Now that we have relatively clear concepts, it is time to know three great speculations that the market collapsed.
1. First Great Speculation: The tulip fever
Between 1634 and 1637, years of prosperity in the Netherlands, there was an unprecedented demand for some tubers can produce some exceptional tulips. Within weeks, these tubers came to be worth a house. Prices rose as the market collapsed, and at any moment, the price of these tulips, dropped their real level, which was minimal compared to what was being paid, and many magnates were ruined. Read the rest of this entry »
The risks when investing in the stock market
Investing in the stock market is a highly profitable but also highly volatile, so you must be patient and knowledgeable, the two features that should have every investor. Also keep in mind the risks involved when buying or selling stock, which I present below.
Financial markets offer good opportunities for small investors to make big money speculating.

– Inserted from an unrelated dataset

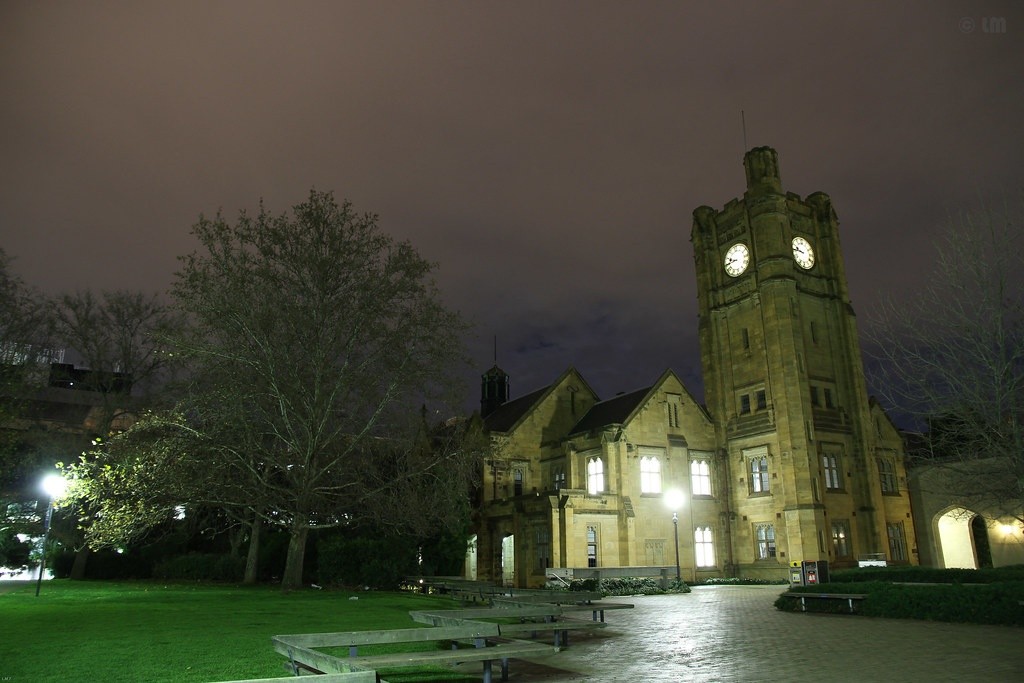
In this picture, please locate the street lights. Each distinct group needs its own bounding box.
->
[664,490,685,581]
[35,474,67,596]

But losing it, so keep in mind these risks.
1. Complexity
As financial engineering becomes more complex, more difficult it is to successfully navigate the small investor. Products and markets are not designed for retailers and, in any case require a large degree of knowledge. Otherwise, you can go wrong, very wrong.
2. Illiquid
Financial derivatives are characterized by low liquidity. You can not buy and sell with ease and immediacy that allows the bag and there is serious risk of being caught.
3. Leverage
More sophisticated financial products allow a strong leverage. That is, we buy a lot, but paying only a part, this is the leverage effect: moving a lot with little force. Yes, the losses are real.
4. Counterfeit currency
The currency market is one that has a higher level of risk. It is the favorite habitat of large speculators. To invest in a foreign currency must know very well the reality of the country and the risk of collapse. Read the rest of this entry »
Benefit from an investment fund
After the analysis issued by INVERCO on the development of investment funds in September and October, it seems we have very clear number of basic premises to choose an investment fund as an option.
The forecasted equity markets still unstable for a period of not less than six or nine months. Weak economies focuses on the household demand and consumption locked, the lack of liquidity in the government joined the unemployment and default rates, would put even with weak economies in growth indicators.
Investment funds in equities continue to be risky for small capital, get away from the volatility if your capital investment is small.
We focus therefore in guaranteed investment funds, secure their capital, diversified to maximize benefits and minimize risks with a high percentage of fixed income, national or international and do not necessarily state.
Thus, a proposal for investment funds for the moment, contemplate secured investments from 1970 to 1930 and emerging market equities.